6月下旬、藤沢八部球場。整備された土のグラウンドに足を踏み入れる。「チームを束ねるのは難しかった。やっとここまで来た」。冷静かつ、その目は感慨深げ。普段の練習場よりも広く、夏を想定した八部での練習はこの日が今年度初。気合がみなぎる部員たちとともにベンチから外野に散る。キャッチボールを始めると、緊張がほぐれていった。
中学時代は鎌倉リトルシニアでプレー。「キャプテンの器ではない」とひたむきに練習に取り組むタイプだった。それでも高1の秋、主将を任された。「自分がチームを盛り立てて変えていかなければ」。自覚が芽生えるとともに昨夏、部員が10人揃い、やっとの思いで単独チームでの大会出場。念願だった。「楽しくプレーし、一人も欠けることがないように。一方で勝てるように」。

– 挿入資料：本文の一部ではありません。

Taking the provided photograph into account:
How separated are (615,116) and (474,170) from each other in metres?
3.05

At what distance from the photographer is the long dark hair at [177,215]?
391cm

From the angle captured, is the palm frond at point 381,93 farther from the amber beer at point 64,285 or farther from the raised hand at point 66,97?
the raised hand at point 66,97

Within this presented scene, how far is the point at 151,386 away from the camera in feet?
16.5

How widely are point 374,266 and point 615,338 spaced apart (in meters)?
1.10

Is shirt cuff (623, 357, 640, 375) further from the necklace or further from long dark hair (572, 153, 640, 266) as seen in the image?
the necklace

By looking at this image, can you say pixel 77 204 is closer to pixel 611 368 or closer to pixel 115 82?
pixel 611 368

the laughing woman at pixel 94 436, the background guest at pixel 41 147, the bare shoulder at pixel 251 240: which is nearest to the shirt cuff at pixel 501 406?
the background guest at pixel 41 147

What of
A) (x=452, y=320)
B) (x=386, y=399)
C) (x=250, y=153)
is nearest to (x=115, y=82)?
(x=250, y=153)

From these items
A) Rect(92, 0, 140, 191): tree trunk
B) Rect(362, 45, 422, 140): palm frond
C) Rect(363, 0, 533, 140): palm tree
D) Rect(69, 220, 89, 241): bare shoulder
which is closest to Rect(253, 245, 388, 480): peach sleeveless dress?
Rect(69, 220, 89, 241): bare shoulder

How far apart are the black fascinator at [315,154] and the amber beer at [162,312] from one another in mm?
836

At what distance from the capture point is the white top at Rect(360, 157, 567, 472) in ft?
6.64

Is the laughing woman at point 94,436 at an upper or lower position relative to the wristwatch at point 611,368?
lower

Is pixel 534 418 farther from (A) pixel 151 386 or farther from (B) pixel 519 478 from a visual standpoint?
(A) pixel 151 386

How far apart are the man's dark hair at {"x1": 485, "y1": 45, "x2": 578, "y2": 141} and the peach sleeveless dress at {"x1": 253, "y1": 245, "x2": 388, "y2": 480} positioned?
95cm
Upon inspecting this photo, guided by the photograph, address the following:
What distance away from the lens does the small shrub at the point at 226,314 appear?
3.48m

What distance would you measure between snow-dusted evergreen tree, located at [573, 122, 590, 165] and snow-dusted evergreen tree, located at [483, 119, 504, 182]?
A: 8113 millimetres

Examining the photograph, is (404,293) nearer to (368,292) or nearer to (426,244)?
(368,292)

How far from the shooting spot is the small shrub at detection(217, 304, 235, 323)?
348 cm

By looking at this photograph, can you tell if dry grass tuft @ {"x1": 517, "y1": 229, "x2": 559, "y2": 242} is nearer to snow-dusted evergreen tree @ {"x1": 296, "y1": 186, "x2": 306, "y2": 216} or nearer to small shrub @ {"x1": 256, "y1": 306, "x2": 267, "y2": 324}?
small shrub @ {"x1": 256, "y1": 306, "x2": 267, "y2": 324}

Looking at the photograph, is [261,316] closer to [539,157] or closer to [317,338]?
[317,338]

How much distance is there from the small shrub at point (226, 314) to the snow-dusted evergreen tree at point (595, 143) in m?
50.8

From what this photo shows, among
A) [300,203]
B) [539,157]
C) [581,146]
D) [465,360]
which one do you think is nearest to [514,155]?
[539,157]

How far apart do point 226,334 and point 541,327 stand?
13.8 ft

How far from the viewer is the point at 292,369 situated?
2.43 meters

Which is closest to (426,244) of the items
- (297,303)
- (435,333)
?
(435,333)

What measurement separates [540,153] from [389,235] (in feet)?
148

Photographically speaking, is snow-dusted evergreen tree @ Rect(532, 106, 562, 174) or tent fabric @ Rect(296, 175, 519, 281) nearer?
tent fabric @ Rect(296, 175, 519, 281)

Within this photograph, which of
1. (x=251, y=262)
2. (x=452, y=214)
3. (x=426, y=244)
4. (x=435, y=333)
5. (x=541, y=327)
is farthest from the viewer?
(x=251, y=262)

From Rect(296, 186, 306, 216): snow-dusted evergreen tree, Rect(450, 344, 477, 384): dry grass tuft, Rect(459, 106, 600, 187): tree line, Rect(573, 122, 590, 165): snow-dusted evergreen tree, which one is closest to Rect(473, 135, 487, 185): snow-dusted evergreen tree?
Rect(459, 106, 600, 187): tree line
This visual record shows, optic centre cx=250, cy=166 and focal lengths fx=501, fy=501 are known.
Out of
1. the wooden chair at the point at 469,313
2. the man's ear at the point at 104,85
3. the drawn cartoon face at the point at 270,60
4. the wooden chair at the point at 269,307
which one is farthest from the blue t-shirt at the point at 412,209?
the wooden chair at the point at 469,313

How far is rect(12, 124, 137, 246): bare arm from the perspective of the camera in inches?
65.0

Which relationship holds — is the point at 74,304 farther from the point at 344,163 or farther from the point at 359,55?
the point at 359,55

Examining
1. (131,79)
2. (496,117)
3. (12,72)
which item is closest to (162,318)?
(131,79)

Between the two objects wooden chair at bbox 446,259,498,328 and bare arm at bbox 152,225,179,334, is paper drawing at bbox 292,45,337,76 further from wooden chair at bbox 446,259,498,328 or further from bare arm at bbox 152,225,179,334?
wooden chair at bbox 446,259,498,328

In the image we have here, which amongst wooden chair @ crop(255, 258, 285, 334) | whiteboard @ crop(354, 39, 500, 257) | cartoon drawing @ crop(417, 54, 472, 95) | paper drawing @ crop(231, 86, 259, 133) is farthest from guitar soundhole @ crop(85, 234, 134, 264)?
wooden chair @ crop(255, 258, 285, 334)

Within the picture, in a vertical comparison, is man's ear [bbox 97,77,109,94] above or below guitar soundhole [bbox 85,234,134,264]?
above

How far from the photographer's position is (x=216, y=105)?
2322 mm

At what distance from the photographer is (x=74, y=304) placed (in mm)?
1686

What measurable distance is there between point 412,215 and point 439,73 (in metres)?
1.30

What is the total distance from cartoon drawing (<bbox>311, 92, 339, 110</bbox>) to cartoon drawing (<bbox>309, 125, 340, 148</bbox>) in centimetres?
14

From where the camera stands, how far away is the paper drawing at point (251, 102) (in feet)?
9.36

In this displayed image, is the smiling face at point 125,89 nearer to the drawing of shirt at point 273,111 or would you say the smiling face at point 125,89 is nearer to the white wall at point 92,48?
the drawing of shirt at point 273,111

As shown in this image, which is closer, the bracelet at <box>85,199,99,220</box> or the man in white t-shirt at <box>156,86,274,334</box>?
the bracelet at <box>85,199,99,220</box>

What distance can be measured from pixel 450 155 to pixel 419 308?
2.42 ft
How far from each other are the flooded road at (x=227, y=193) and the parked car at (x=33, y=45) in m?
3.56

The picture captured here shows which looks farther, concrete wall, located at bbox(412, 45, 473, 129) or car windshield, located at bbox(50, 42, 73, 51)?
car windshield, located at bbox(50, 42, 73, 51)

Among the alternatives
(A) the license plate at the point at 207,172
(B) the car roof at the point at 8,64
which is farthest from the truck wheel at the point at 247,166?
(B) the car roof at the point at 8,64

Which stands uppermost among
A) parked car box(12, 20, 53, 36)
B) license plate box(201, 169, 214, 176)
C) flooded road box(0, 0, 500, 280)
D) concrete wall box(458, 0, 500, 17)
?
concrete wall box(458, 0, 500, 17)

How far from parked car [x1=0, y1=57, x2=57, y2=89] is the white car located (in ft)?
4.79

自身と関野創選手、2人のみの3年生が部を率いる。絶対的なスターはいない。「個の力を集めて、何とか戦力になってぶつかっていく戦い方。バントなど小技を磨いて相手のリズムを崩して、何とかくらいついてきた」。昨秋は地区で2勝1敗。得失点差で県出場が叶わず、悔しい思いもした。
主将であり、4番打者。プレッシャーはあるが、最後の夏を前に、何よりも15人の部員で野球ができる喜びに満ちている。「自分が打ち、ベスト32に。悔いなく、すべてを出し切りたい」。力強く宣言した。